• QUESTIONS TO ANSWER:
**A.** In the Independence Day blog post below, which trail at Nahal Dolev did the family hike?
**B.** List every food the family snacked on at the halfway point of the hike, according to the Independence Day blog post below.
**C.** Write the next part of the Independence Day blog post below, picking up right after its final sentence.

• DOCUMENT SEGMENT:

Tuesday, April 24, 2007

Happy 59th Israel!!!

Well, my morning started off about 2 hours earlier than I would have liked with a phone call about pigeons. Breakfast was a birthday bash of Waffles Supreme in honor of Brother Eli's birthday.
Eventually, only 20 minutes late, we got everybody out of the house and on their way to the car.
I love the fact that driving a couple of miles out of the cty or town in which you find youself you are still 'in your backyard'
We went to the red and white trail of Nahal Dolev. The bat caves have been closed since last year but the hike itself is REALLY enjoyable!
Ths is a rock. It was a cool rock. THAT is why there is a picture of it.
A the 'halfway point' we stopped for a break and to eat some pretzels, crackers and carrots.
This is the 'slide' - the mountain is worn sooo smoothly that it is like sliding down glass...
So after 3 hours or so of hiking, we headed Home and Dinner preparations got underway. The traditional BBQ was lit and Saba & Savta came too.

This was our Sunday for the year. The only thing that really confuses me is having a 'Sunday' on a 'Tuesday' - when I wake up in the morning I will be unsure of what day of the week we are actually up to.

• SUPPLIED DATA:

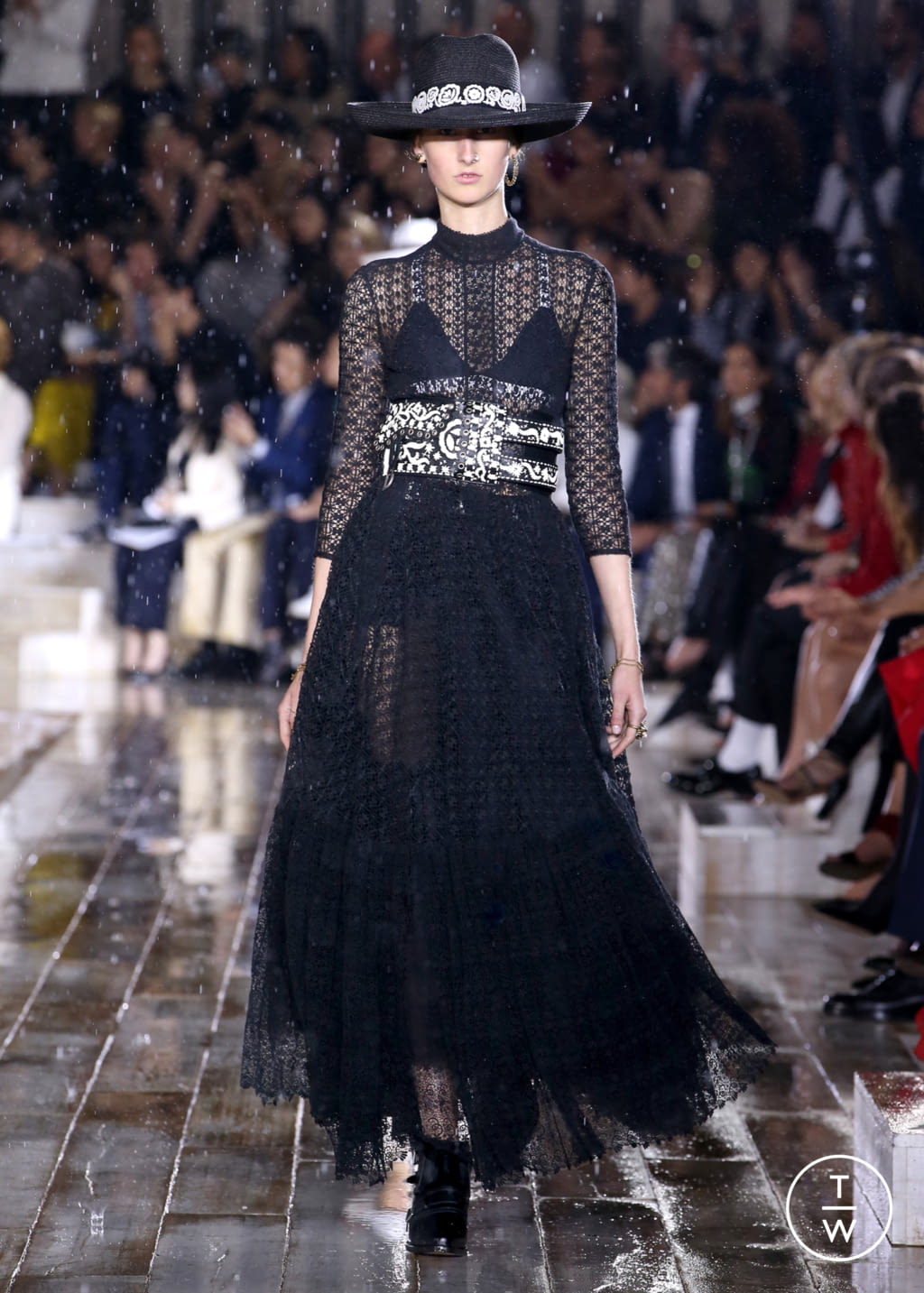 Fashion Week Paris Resort 2019 look 68 de la collection Christian Dior womenswear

• RESPONSES PER TASK:
**A.** The red and white trail.

**B.** Pretzels, crackers, carrots

**C.**
Speaking of waking up - I guess I need to be asleep at some point before I 'get up' in the morning.

Tomorrow is back to usual routine.

I want another Sunday... :o)

Monday, April 23, 2007

Radioactive Spaghetti...

This morning was a regular one though I was running a bit late. Work was same old and I got no filing done because as usual, the boss decided that I should pretend to be HIS secretary again. My Big Sis saved me from the monotony of the office and we walked and shmoozed and picked out nail-polish. I left the office 2 and a bit hours early after much pleading and kvetching.
I was Home just in time to cut up cucumbers for the Israeli Salad and fry the falafel balls. Once again, we had an 'Israeli Food Night' at Home in honor of Yom Haatzmaut. After dinner Daddy went out to the Tfilah Chagigit at the shul where he picke dup Shalom. When they got Home we went 2 doors down to join our neighbors at their yearly shmoozamajig.
For some reason or another, Pringles reigned supreme. Especially the BBQ ones. I 'helped' tend to the fire and watched a number of promising arsonists practice their sadistic arts on helpless marshmellows, rugelach and Bamba.
There were 2 rounds of fireworks. They were quite captivating as far as pyrotechnics go however, I must admit - one certainly CAN have too much of a good thing. Seeing them in the sky over the city quite frequently has taken its toll. I can tell.
I helped straighten up after the 'party' and then headed Home trying to figure out where the night had gone. We then drove Shalom back to his Yeshiva and took the 'Dirt Road' from the Moshav back into the city proper...
Quite an adventure. Quite an adventure.
More tomorrow! Have a good one!

Sunday, April 22, 2007

"I already have one..."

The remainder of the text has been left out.